Reproduce the records from the line with "Which is at" through the end of the records, requests included, and increase by 48 every number in the answers, whether a coordinate or a distance.

Spatial relation data:
####################

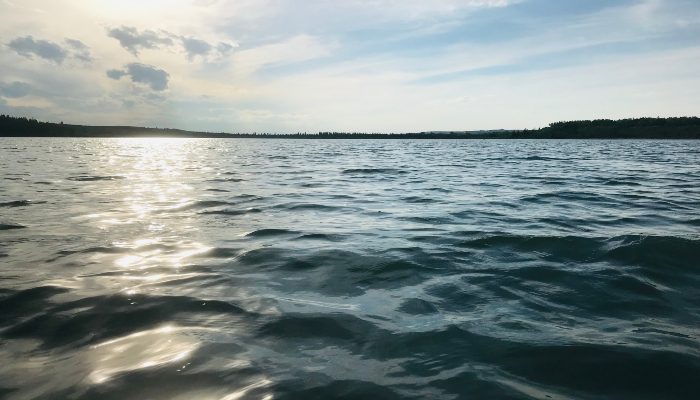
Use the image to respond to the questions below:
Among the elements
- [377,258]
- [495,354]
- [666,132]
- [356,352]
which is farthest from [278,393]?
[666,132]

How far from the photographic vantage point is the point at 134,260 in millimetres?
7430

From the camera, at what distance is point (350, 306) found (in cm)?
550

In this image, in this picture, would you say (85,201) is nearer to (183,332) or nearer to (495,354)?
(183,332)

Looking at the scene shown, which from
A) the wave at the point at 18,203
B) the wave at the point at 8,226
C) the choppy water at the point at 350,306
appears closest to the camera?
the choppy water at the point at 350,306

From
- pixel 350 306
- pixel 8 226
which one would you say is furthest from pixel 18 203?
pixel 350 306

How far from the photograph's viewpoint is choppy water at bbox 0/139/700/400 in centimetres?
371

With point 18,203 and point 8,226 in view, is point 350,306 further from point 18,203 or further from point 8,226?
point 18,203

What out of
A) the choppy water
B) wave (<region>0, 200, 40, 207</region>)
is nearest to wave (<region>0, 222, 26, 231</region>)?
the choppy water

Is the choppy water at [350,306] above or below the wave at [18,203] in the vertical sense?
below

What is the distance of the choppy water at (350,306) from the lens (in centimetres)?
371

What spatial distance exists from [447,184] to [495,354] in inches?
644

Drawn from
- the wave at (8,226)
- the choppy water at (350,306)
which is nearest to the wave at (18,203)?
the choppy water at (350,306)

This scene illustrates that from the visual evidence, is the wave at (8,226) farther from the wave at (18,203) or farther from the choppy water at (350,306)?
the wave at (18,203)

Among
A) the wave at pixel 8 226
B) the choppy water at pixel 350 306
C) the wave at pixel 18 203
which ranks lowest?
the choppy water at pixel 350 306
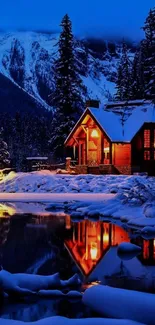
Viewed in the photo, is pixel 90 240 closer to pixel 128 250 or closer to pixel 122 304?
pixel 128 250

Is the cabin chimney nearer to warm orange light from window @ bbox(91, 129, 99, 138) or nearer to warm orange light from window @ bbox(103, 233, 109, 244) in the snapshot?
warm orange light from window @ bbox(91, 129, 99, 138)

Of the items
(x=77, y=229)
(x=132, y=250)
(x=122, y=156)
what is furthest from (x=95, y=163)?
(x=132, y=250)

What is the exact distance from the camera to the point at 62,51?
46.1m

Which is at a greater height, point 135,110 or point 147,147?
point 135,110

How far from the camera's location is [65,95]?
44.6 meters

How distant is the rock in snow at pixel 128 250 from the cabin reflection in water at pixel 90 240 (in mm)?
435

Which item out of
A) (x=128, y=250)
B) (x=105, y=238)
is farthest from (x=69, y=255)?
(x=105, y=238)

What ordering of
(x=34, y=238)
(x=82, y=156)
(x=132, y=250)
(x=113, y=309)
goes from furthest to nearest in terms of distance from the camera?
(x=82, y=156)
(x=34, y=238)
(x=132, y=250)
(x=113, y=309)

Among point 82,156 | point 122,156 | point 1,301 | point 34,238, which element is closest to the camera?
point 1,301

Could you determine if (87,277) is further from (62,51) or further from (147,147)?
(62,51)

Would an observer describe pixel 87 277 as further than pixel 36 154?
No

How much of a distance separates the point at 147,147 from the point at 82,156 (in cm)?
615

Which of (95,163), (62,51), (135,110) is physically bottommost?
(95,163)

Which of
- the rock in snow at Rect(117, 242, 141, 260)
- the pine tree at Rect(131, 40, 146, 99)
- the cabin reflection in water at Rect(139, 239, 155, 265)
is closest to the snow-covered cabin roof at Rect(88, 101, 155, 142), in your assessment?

####################

▶ **Response below**
Which is at a greater height, point 135,110 or point 147,147?
point 183,158

How far from the camera's location is [65,95]?
92.6 meters

How distant is the rock in snow at pixel 128 250 from the cabin reflection in water at pixel 90 240 (in mm)?
483

Which item out of
A) (x=128, y=250)
B) (x=105, y=238)
is farthest from (x=69, y=255)?
(x=153, y=286)

What ordering of
(x=34, y=238)
(x=82, y=156)
(x=132, y=250)
(x=113, y=309)
goes from furthest to nearest in terms of distance from the camera?
(x=130, y=204)
(x=82, y=286)
(x=180, y=298)
(x=161, y=357)

Among point 82,156 | point 122,156 | point 1,301 | point 34,238, which element is closest to the camera?
point 49,349

Could you determine if (87,277) is further from (62,51) or further from (147,147)?
(110,99)

Would an observer describe pixel 87 277 as further than pixel 36 154?
No

How much of a distance separates the point at 147,147 from the point at 82,156 (in cm)?
663

Which of (95,163), (62,51), (135,110) is physically bottommost?
(143,211)

Which of
- the rock in snow at Rect(117, 242, 141, 260)
- the pine tree at Rect(131, 40, 146, 99)
- the cabin reflection in water at Rect(139, 239, 155, 265)
is closest to the snow-covered cabin roof at Rect(88, 101, 155, 142), in your assessment?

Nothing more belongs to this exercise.